If you have 3 low value rheostats that you can add in series with the line then give it a try. It is a grey area as far as I am concerned, I have not generally had any desire to use brake switches to stop these things.
If your machine is operating towards stall then I assume that any resistive volt drop that you introduce must be lower with the brake switch closed than the alternator produces into the rectifier when charging the battery. If not then it will move away from stall and get completely out of control.
You are aiming to produce a loss greater than that from the internal resistance of the alternator to gain more braking torque but the ac line voltage into the resistors will have to be lower than the normal rectifier input voltage to load it more than the battery.
The series resistors will be low. As a rough guide take your full input line current ( dc value will be near enough) and choose resistors that will produce nominal ac line voltage at this current. If using rheos you can leave them set to zero resistance and leave them in circuit. Close the brake switch and increase resistance to get the blades to slow to the lowest speed then try reducing the resistors to see if you can get it to stop. Try to use times of the lowest wind speed to do this.
Basically you are relying on the loading into resistors maintaining as the speed falls to get you stalled down to stopping point. The battery holds stall at working volts but the load vanishes below cut in and that is the bit you are trying to maintain down to stop.

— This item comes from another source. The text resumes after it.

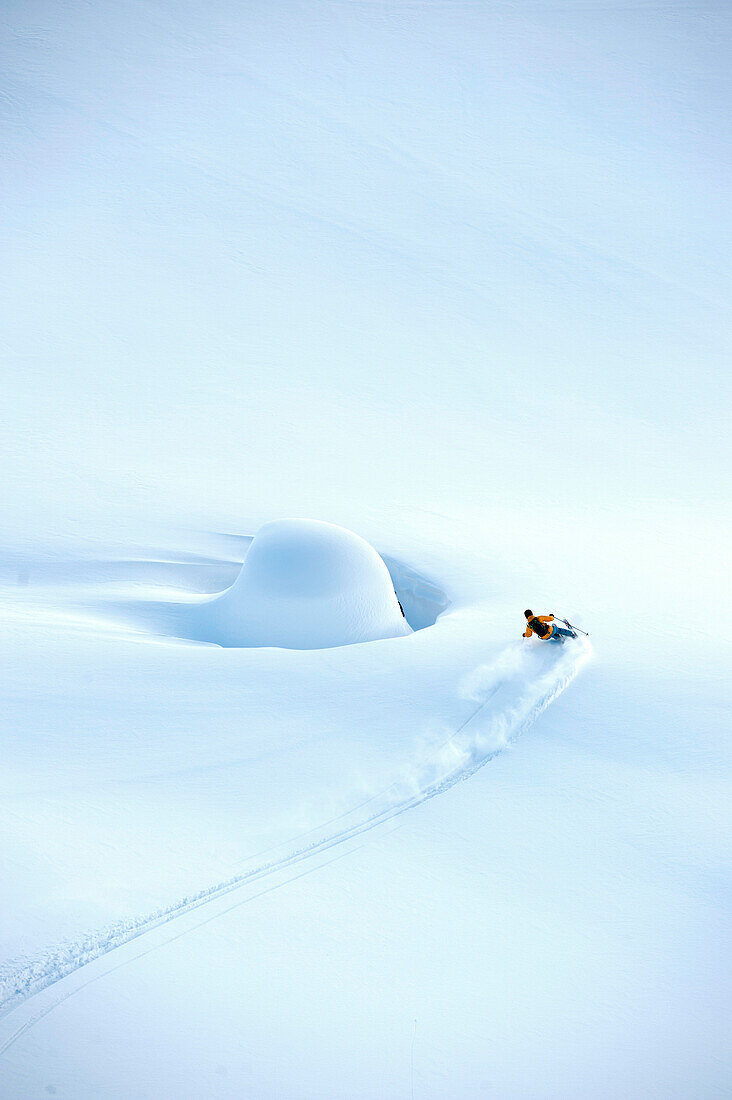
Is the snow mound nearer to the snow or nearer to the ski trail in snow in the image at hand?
the snow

If the alternator can't hold it stopped when completely shorted ( no resistors then this is a non starter, but often the thing will hold even if it won't stop it.
It will never stop, it will crawl round at a low speed but that should be fine as long as the short circuit current is below the stator rating.If it gets away from the crawl then you will soon destroy the stator and it would be safer to let it go and run into the battery.
Whether this will help at all may depend on the line resistance. If you have long ac lines it may not help at all. In which case trying the short on the ac lines at the base of the tower may be worth a try.